Superman never made any money for saving the world from Solomon Grundy

Friday, July 31, 2015

Summer Reading: Death of Liar by M.C. Beaton

So, let's deal with some housekeeping first: I have given upon The Story of Stuff by by Annie Leonard.

I like Leonard, I support the goals of her organization, and I think she has an important message. I just don't think she wrote a very good book. Or more precisely: I think she wrote the absolute best introduction to one of the dullest books I have ever read. Her intro is personal, witty, and engaging; the book reads like an extended Mental Floss listicle of things that can kill us. It was very disappointing, given my high hopes. To honor Leonard's good work, here's the twenty-minute movie that started it all. It's worth a watch:

To break the reading logjam that had me stuck in Leonard's prose, I went to the library yesterday and borrowed about seven books. I've finished the first already (and two GNs that will be reviewed on Thark), so here we go.

About thirty years ago I read a couple of books starring Hamish Macbeth, a constable in remote and rural Northwest Scotland. In his initial outing, Hamish was lazy and canny, and solved a cozy mystery set in a fishing school almost in spite of himself. In the second book I read (which Wikipedia tells me was the third in the series), Hamish was a little more action-oriented and solved a creepy murder that involved the corpse being picked over by lobsters in a commercial lobster farm.

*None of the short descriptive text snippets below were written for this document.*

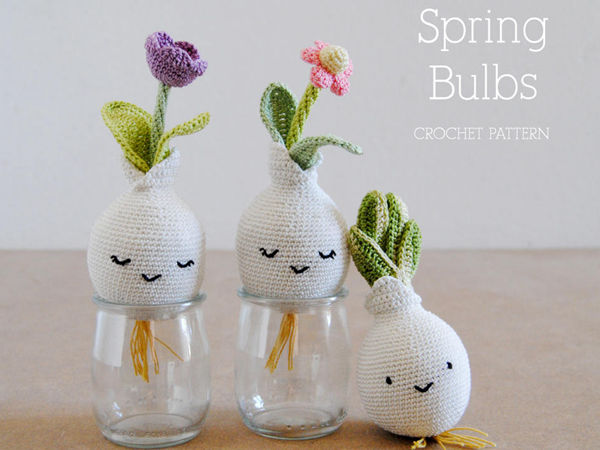 Spring Bulbs Amigurumi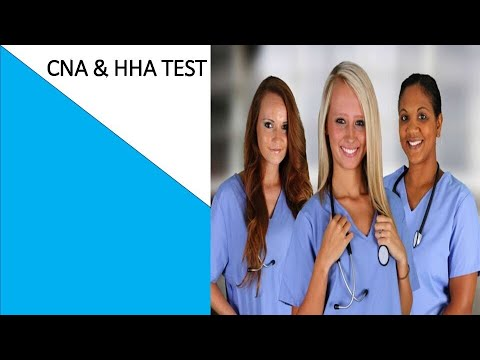 How to Pass Home Health Aide and CNA Test and Answers 2020 ...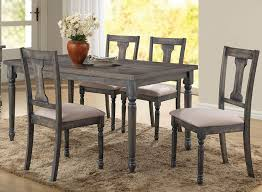 best 25 dining table design best weathered grey finish table set concerning weathered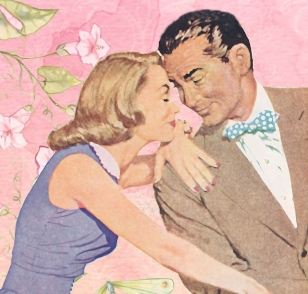 1950'S COUPLE -- Jo-B -- PX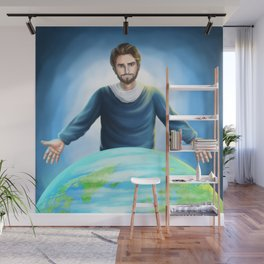 Jesus Christ Saves the World Wall Mural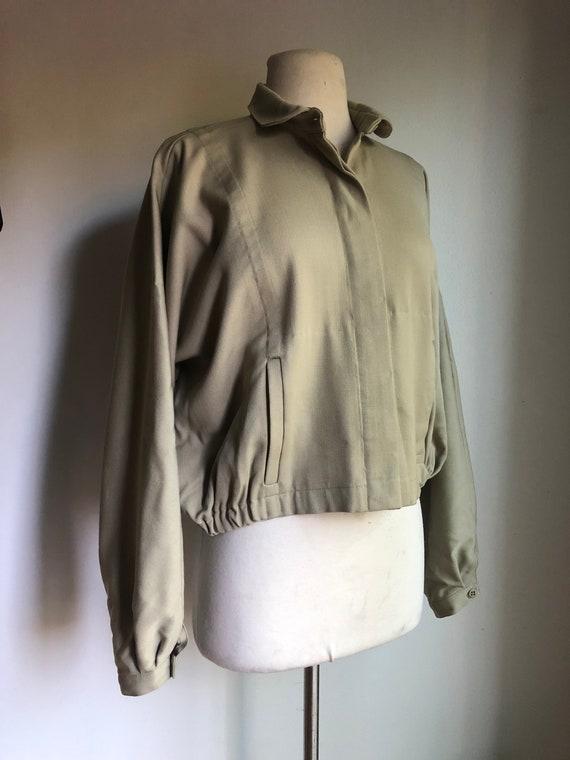 Vintage jacket - Perry Ellis jacket - 1980s Perry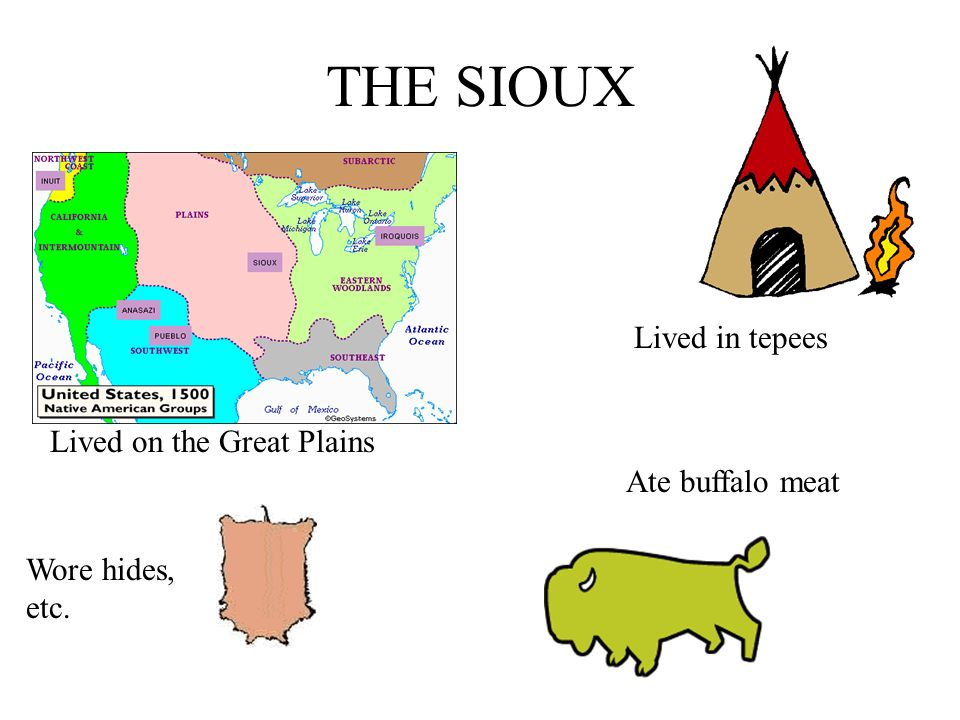 THE SIOUX Lived on the Great Plains Wore hides, etc. Lived in tepees Ate buffalo meat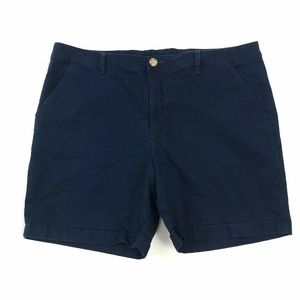 "Chubbies Flat Front 7"" Inseam Chino Shorts Sz 40"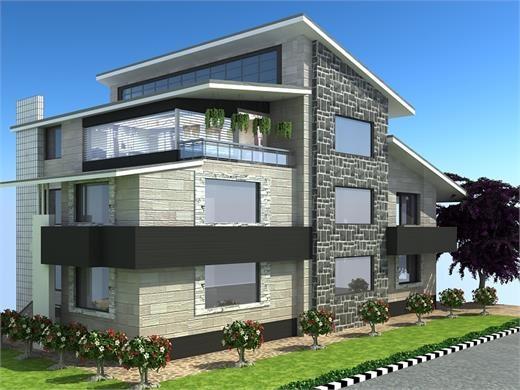 Apna ghar house design joy studio design gallery best for Ghar design photo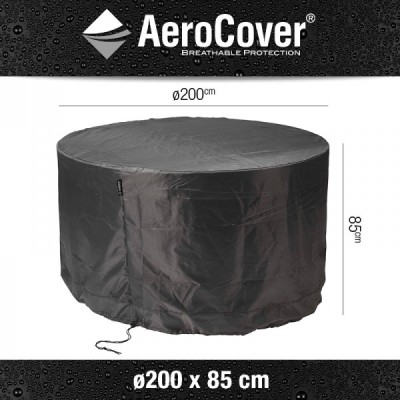 Aerocover Garden Furniture Set Cover Round 200 x 85cm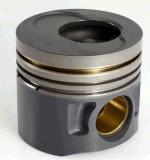 Автоматические части двигателя для шины Changan/Yutong/Kinglong/Higher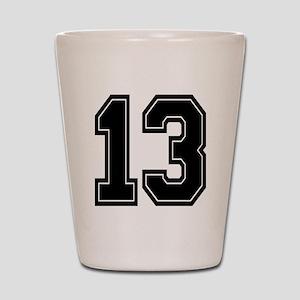 13 Shot Glass
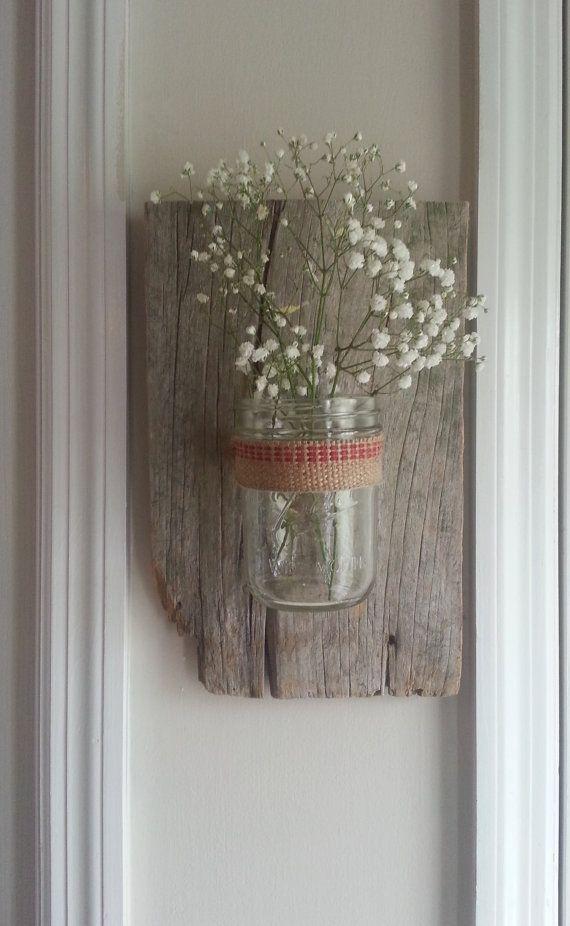 Mason Jar Wall Decor Pinterest : Wall vase craft ideas jars decor and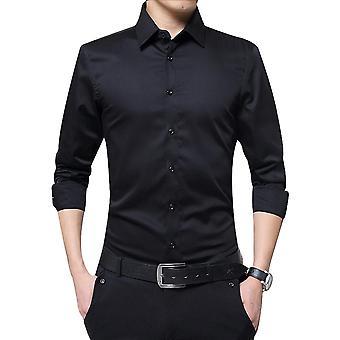 Miesten pitkähihainen paita, rento kiinteä väri, kangas pehmeä, mukava liiketoiminta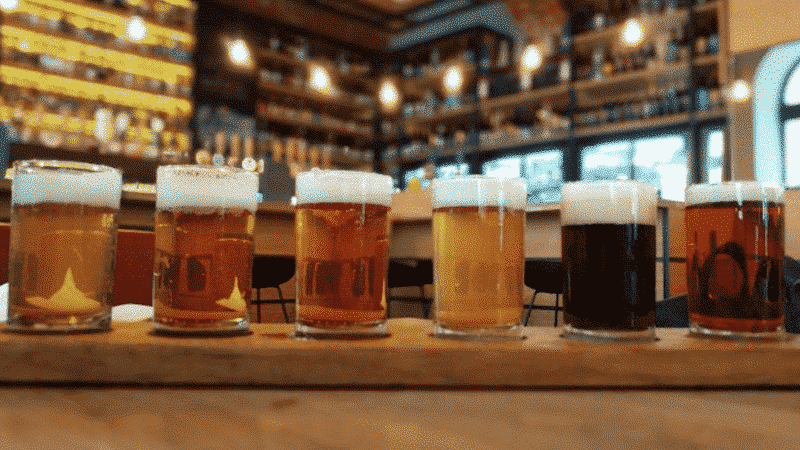 Best Craft Beer Bars in Vienna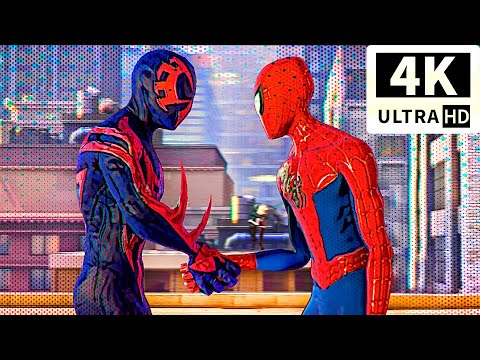 (New) Spider-man: into the spider-verse 2  2022 teaser trailer animated clips (mondays ft.lucy)spider-gwen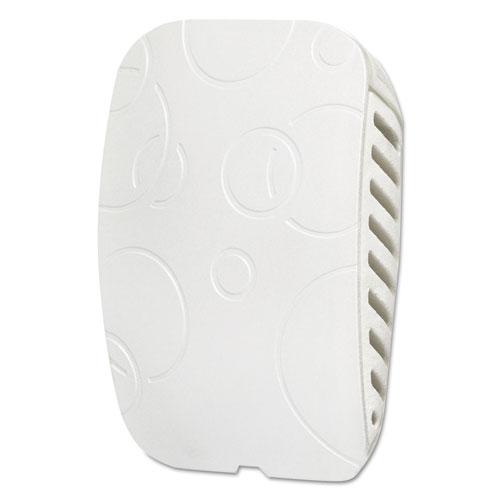 Door Fresh Dispenser, Drone, 2.5 x 1 x 3.25, White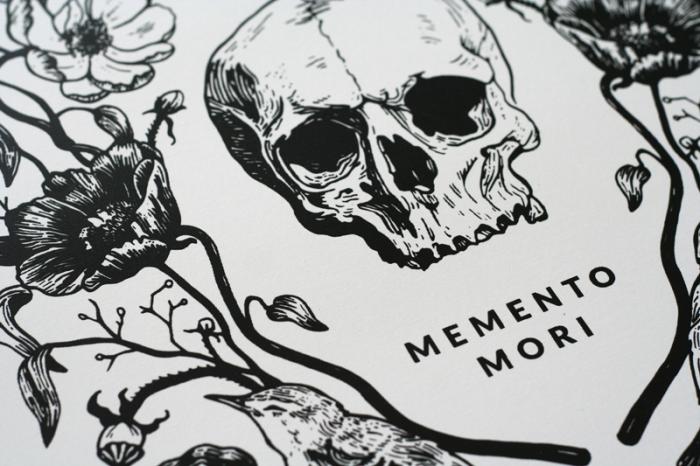 Memento_Mori_poster_C1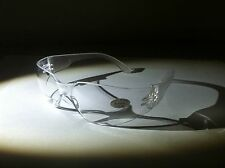 [BIFOCAL+2.0] 12 PAIRS ANSI Z87 + 2003 HIGH IMPACT APPROVED SAFETY GLASSES CLEAR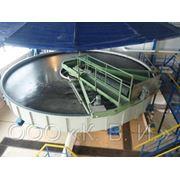 Технология и оборудование для удаление фосфора из сточных вод фото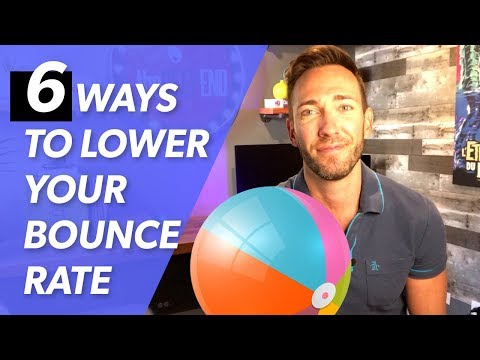 Website Bounce Rate: 6 Easy & Proven Tips to Decrease the Bounce - 동영상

I never ran across any other books in the series, so when I saw this one, I was surprised to find that they have been coming out like clockwork every year - Death of a Liar is the 31st adventure.

Since I enjoyed those first two so many years ago, I picked this one up and looked forward to reading it, all the more so considering considering my especial interest in serial narrative.

Hoo, boy.

How can I put this? This books reads like it was cobbled together by an inexperienced relative from a dead author's notes. There's no pacing, the plot is incomprehensible to the point where the mystery doesn't even seem to matter anymore, and vignettes and subplots arise and pass like mayflies with no discernible impact on the story. What's worse, the prose sounds more like the summary of someone describing a story they had read than it does actual written narrative - the word perfunctory looms large as I assess it. The adage "show, don't tell" apparently does not apply here - supporting characters, their qualities and attributes, their relationship to and history with Hamish, and even some of their conversations, are all presented with the light touch of the nutritional advice label on food packaging. I certainly got caught up on the 28 books I missed!

And yet, I finished it. Hamish, roaming around the beautiful landscape with his dog and cat along on investigations, using all sorts of Scots dialect and interacting with all sorts of people, was still enough of a draw that I always wanted to find out what would happen next - not to the mystery, but to him.

But I don't think I'll be seeking out any more volumes.